A critic since his early days as a film-loving programmer at the Mac Mahon cinema in Paris during the 1950s, Pierre Rissient has been a fixture of “the Seventh Art” in recent decades.

He bought his strong character to bear as assistant to Jean-Luc Godard for À bout de Souffle (Breathless), as a press agent with Bertand Tavernier, as a distributor, director and executive producer. But his most valuable skill was discovering talent from around the world: Clint Eastwood, Jerry Schatzberg, Francis Ford Coppola, Quentin Tarantino, Jane Campion, Abbas Kiarostami, and King Hu – every one of them has stressed the huge respect they have for his “eye”, and the strength of his conviction.

Guy Seligmann answers some quick questions about the documentary:

What was the starting point for this documentary? Why Pierre Rissient?

All three of us have known Pierre for a long time. It was Benoît Jacquot who first had the idea.
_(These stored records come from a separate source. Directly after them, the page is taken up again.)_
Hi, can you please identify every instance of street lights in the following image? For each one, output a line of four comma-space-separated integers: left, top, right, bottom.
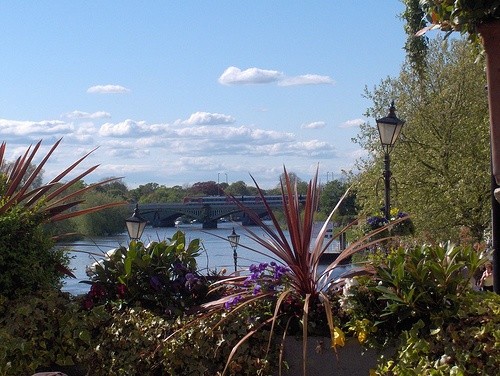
374, 97, 405, 221
227, 225, 240, 272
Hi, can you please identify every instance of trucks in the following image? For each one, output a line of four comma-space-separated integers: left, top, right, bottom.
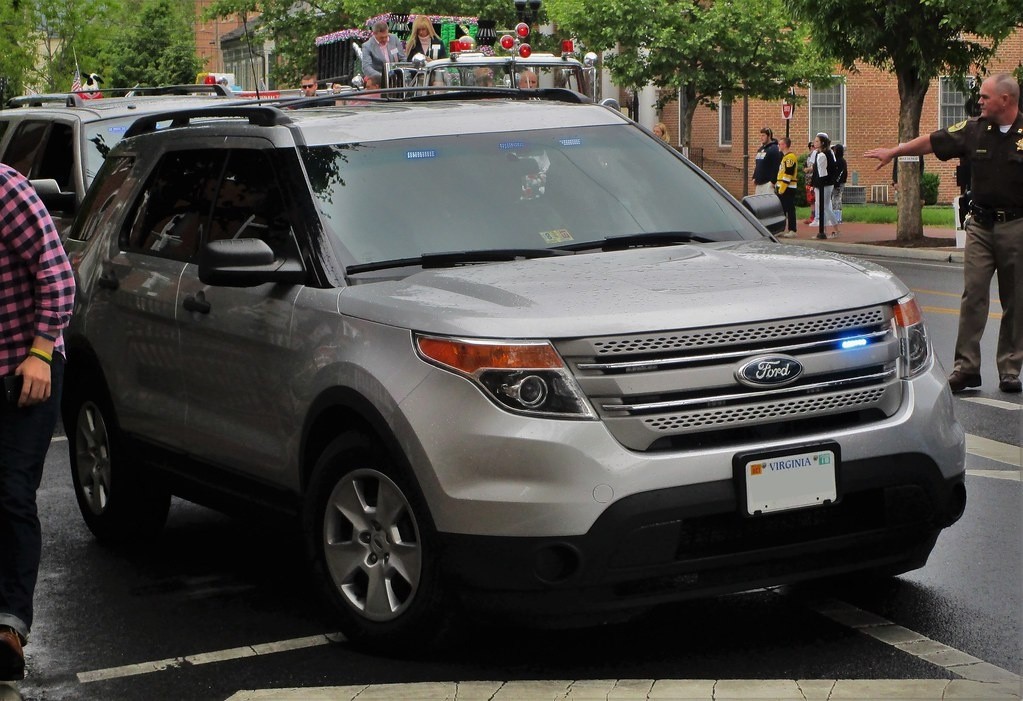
379, 19, 601, 104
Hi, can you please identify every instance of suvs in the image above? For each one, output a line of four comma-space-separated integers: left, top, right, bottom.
58, 85, 971, 662
0, 79, 282, 260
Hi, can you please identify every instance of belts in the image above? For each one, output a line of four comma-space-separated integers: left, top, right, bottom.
970, 201, 1023, 223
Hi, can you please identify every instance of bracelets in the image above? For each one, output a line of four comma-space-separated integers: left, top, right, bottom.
28, 347, 53, 368
34, 329, 57, 344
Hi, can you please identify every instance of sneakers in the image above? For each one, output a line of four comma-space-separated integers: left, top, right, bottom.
999, 373, 1022, 392
949, 371, 981, 391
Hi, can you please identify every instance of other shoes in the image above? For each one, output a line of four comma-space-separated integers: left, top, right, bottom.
827, 231, 841, 238
784, 230, 796, 238
804, 220, 812, 224
0, 624, 25, 681
809, 219, 819, 226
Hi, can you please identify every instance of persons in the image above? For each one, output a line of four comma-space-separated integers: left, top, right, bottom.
330, 81, 348, 107
775, 137, 799, 238
361, 20, 407, 97
651, 123, 670, 146
752, 128, 782, 197
300, 74, 320, 98
803, 131, 848, 239
0, 162, 78, 681
277, 84, 298, 90
408, 16, 448, 83
212, 76, 229, 96
352, 75, 381, 106
863, 74, 1023, 393
517, 71, 538, 90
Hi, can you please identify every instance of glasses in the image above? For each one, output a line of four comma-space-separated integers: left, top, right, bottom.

He asked me to shoot it.

Was Pierre Rissient a willing participant?

He was very enthusiastic about it; he put his faith in us completely.

Clint Eastwood calls him “Mister Everywhere”. Can you explain why?

Clint and Pierre have known each other since the beginning of the 1970s. He has been involved in all Eastwood’s films, from the scriptwriting to the editing – hence the “everywhere”.

Do you focus on the critic or the talent spotter?

Both. Without his critical love of cinema, Pierre would never have found so many unknown film directors.

How have your positioned the documentary in relation to Todd McCarthy’s Man of Cinema: Pierre Rissient?

We knew about it, and did something completely different.

In your opinion, what does tomorrow’s film critic look like?

There are no more “cinephile critics”, and the circulation of ‘Cahiers du cinema’ and ‘Positif’ is sadly limited.